In the dichotomy settings, (1) + (4) are a pair; the most dominant suppresses another opposite function (in the quadrant). (2)+(3) are the second set of functions; they are in diagonal quadrants, too. If (1) is extrovert, then (2) is introvert, and vice versa, again in the opposing manner. These sets are Judging (J) or Perceiving (P), or vice versa.
Decoding MBTI Labels
MBTI is often labeled as 4 or 5 characters string:
1234 or another variant 1234-X
e.g. INTJ or INTJ-A
The fifth character X is A or T, a reflection of the individual’s response to stress
(A) Assertive - confident, more resistant to stress
(T) Turbulent - insecure, vulnerable to stress
In the main four characters, 1234
[1] is either Introverted (I) or Extroverted (E), this is the dominant function
The middle characters [2] and [3] are always one for Perception (either N for iNtuition, or S for sensing), and another character for Judging (T for Thinking, or F for feeling)

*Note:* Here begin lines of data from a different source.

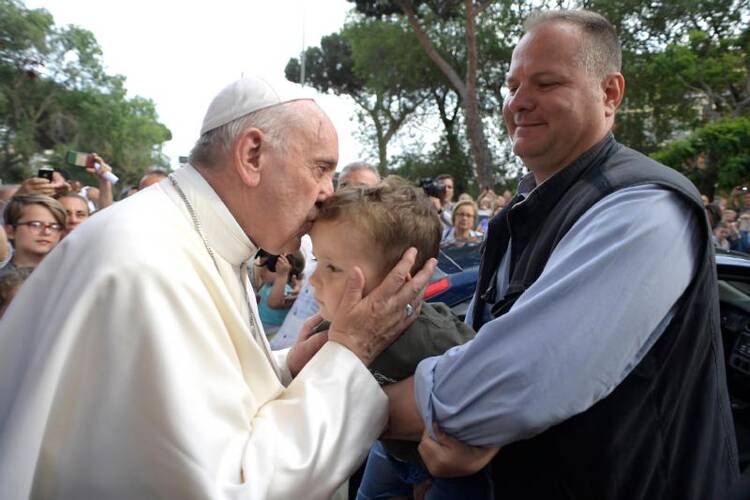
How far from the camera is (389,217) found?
1.94 meters

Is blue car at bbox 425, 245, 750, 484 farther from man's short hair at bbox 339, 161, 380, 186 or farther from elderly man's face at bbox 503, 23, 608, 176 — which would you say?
Answer: man's short hair at bbox 339, 161, 380, 186

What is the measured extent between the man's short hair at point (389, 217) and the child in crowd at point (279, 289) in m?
2.70

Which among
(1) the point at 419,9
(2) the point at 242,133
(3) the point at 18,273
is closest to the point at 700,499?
(2) the point at 242,133

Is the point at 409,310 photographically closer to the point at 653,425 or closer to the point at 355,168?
the point at 653,425

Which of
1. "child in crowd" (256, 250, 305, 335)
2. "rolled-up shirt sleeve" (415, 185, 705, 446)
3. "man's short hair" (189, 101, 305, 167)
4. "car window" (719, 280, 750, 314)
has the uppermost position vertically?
"man's short hair" (189, 101, 305, 167)

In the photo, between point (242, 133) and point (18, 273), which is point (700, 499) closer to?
point (242, 133)

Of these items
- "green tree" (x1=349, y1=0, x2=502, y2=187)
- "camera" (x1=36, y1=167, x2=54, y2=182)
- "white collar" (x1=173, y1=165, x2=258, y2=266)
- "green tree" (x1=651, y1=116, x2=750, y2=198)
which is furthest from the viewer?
"green tree" (x1=651, y1=116, x2=750, y2=198)

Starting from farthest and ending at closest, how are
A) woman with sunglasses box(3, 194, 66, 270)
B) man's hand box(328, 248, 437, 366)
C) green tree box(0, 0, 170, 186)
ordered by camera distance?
green tree box(0, 0, 170, 186)
woman with sunglasses box(3, 194, 66, 270)
man's hand box(328, 248, 437, 366)

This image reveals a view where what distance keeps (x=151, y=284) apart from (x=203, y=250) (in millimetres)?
290

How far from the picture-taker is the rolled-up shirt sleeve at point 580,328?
1.28m

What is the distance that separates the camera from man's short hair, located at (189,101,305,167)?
189cm

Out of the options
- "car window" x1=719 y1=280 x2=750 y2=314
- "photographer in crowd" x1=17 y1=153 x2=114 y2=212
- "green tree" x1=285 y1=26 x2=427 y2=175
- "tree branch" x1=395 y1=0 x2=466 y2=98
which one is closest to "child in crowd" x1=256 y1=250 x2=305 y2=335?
"photographer in crowd" x1=17 y1=153 x2=114 y2=212

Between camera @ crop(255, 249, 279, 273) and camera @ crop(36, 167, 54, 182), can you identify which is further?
camera @ crop(36, 167, 54, 182)

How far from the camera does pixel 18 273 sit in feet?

e.g. INTJ, the middle characters are NT, so Perception is iNtuition (N) and Judging is Thinking (T).
[4] the Extroverted function is revealed in the 4th character (this is an important step), either Judging (J) or Perceiving (P).
e.g. INTJ, J is extroverted, and INTJ, T is present in the middle 2 characters, no F. Hence Judging is Extroverted Thinking (Te). Because INTJ, the first character dominant, is Introverted (I), not extroverted, we know that Te has to be an auxiliary function.
Dominant:
Auxiliary: Te
Tertiary:
Inferior:
Once we know either one of the middle characters, like NT in INTJ, if judging is thinking (T), then N is perception = intuition. The auxiliary function has been identified as Te Judging; the remaining Perception has to be Introverted intuition (Ni).
Dominant: Ni
Auxiliary: Te
Tertiary:
Inferior:
From the dichotomy, we already learned that Inferior is the suppressed function from the most dominant function. The opposite of Ni in the quadrant is Se (Extroverted Sensing). So, INTJs are most fearful of using external-facing sensory input to perceive the world; it makes them the most uncomfortable.
Dominant: Ni
Auxiliary: Te
Tertiary:
Inferior: Se
The last piece of the cognitive function stack is Tertiary, the dichotomy of the auxiliary function. Opposite of Te is Fi in the judging quadrant.
Dominant: Ni
Auxiliary: Te
Tertiary: Fi
Inferior: Se
This is an example of how we define INTJ as Ni Te Fi Se sequence, the personality as the “Mastermind”. Now the descriptions we read about the 16 personalities are based on the stack. The key are dominant functions 1 to 3 (dominant → auxiliary → tertiary) and the suppressed (4) inferior function.
If we do another example for ESFP:
Looking for (4th character) P, perceiving is either sensing (S) or iNtuition (N), so we find Se, and the 1st character is Extroverted, so Se is Dominant. The interior is the opposite of the dominant function, and we identify the inferior function as Ni. ESFP, the leftover of the middle 2 characters is F, then the auxiliary is Fi (cannot be Fe because we already applied extroverted as dominant). Tertiary is the opposite of auxiliary, hence it is Te.
Dominant: Se
Auxiliary: Fi
Tertiary: Te
Inferior: Ni
I find that understanding the coding is helpful in understanding the limitations of MBTI and its possible applications.
[image source: understanding MBTI]
We can view the grouping of 1234-X by the middle 2 characters; it forms the following quadrants:
[image source: Quora]
In short, I think the cognitive functions are more valuable than the 16 personality types in raising our awareness about individuals' different preferences when perceiving reality and making decisions.